First let me be clear, I do not think the entire Seattle School District is broken. I sincerely believe that some of the schools are very good, including my child's elementary school. My child gets a very good education and is light years ahead of where I was in first grade and is substantially ahead of many of the neighbor kids who go to private schools. The problem with the Seattle School District is some of the schools are not educating the students and for most of those schools, that is a problem that the school district will never be able to fix because the problem is not within the schools walls.

I agree with my friend over at Leaning Straight Up that fixing schools is a better solution than the race based assignment plan that was before the U.S. Supreme Court the other day, audio of which can be found here, thanks to Sound Politics for the link. Where we differ is my contention that I do not care how much you spend on the facilities or staff, the one thing missing from the poor performing schools, the most important factor by far in a child getting a good education is something the district has no control over, parental involvement.

Let's assume we could start from scratch with almost unlimited funds to build a school district where each and every kid would have access to the exact same facilities, staff and programs. If you were to take a tour of each school, look at the facilities, talk with the teachers, see what programs they offer, you could not tell one school from another. Now let’s add the students. For the first school, let’s only allow in kids that come from a two parent household. Now for the second school, only allow in those students from single parent households. Will one of these schools produce better results? Of course they will and luckily for us, the Seattle School District has compiled the data starting on page 145.

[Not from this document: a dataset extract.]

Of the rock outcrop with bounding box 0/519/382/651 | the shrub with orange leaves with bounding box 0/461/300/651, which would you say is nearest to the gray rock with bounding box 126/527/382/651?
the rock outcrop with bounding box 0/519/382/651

I have analyzed the data for six of the eight K-8 schools. I removed Alt. School #1 and New School @ So. Shore because of incomplete data. I choose the K-8 schools because it is a manageable number of schools to do a quick comparison, I have no connection to any of them, in fact I do not know where any of them physically exist. I compared WASL test scores with three factors, percentage of white students (ethnicity), percentage of kids on free or reduced lunch (wealth) and students from a two parent household. For three of the six schools, two parent households was clearly the best predictor in how the students scored. In two of the schools, two parent households was an extremely close second behind ethnicity, in the sixth school, two parent household was a clear second. Ethnicity placed first twice, second once and third three times. Free and reduced lunch was first once, second twice and third three times.

There is no question that based on the 2005 test data for the six K-8 schools with complete data that the higher the percentage of two parent households, the more likely the school will have higher test scores.

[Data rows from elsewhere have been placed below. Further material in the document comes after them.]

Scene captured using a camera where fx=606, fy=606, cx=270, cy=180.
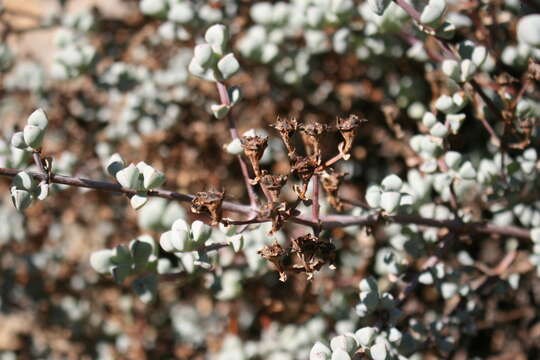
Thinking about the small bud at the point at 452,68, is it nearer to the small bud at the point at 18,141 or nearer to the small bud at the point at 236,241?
the small bud at the point at 236,241


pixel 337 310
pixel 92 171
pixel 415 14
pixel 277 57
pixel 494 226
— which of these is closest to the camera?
pixel 415 14

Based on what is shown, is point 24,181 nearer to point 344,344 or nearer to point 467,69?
point 344,344

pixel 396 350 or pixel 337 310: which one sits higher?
pixel 396 350

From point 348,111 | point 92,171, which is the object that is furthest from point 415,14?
point 92,171

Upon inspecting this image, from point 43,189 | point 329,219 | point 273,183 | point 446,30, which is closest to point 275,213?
point 273,183

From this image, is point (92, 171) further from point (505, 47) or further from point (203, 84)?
point (505, 47)

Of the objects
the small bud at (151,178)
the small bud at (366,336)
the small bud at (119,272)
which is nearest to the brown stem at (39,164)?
the small bud at (151,178)
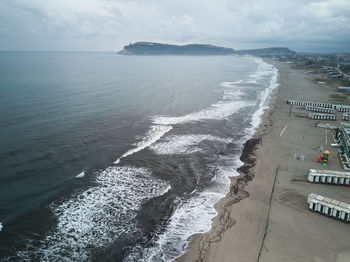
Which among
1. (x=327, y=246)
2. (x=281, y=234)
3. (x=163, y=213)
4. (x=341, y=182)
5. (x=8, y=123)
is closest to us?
(x=327, y=246)

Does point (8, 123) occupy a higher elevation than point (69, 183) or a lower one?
higher

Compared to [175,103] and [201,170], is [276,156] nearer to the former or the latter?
[201,170]

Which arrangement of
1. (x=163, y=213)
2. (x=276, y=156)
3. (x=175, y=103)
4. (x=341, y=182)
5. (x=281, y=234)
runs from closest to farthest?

Now a little of my own personal observation from my own personal experience. My son’s school, a Seattle Public School, consistently has some of the highest test scores in the district. My son’s school also has 100% PTA participation. Every single family signs up for PTA. Just for comparison, my wife works in a Seattle area school district, her school has a high percentage of free and reduced lunch, high minority population, and she says the average PTA meeting has less than 10 parents present. At our school, it is standing room only. The last meeting I attended, I was not able to stand in the cafeteria, I had to stand in the hall. In addition, each and every family, 100% of the families, also contribute money to the PTA to finance additional programs. Now I know that is not something that all families at all schools will be able to do but here is something they can do and you may want to be sitting down before you read this. My son’s PTA puts on a “math night”. Let me repeat that… the PTA puts on a “math night”….and people actually go. If prior to going last year, Vegas had posted an over under number on how many students would show to math night and that number was set at 10, I would have gone with the under. When I heard the school was going to have a math night, I made all sorts of cracks about the wisdom of having that over say an Xbox night and I can make those types of remarks because one of my college degrees is in math. So here is how it works, the student and an adult “math buddy”, that would be me, go to the age appropriate class and complete 9 math related activities and get a sticker at the completion of each activity. At the end of the night, everyone gathers in the cafeteria where more fun math activities happen and then everyone who has completed all 9 activities get put into a drawing for fun and exciting math related prizes. I am going to guess that close to a third of the schools showed up for math night. Tonight was also the school Christmas Holiday Winter concert. Once again I was standing in the hall and tonight was just for grades K-2. Bottom line is the parents are involved and the test scores show it.

Nice new buildings, I am all for them. Well trained staff, let’s make sure all the schools have them. Lots of interesting programs that keep students interested in learning, super idea. You want to see high test scores, make sure the parents are involved. Unfortunately, in a city like Seattle, where nobody is willing to point a finger at anything other than a nameless faceless scapegoat like “lack of diversity” or “under funding”, there will always be schools that will always be in need of “fixing”.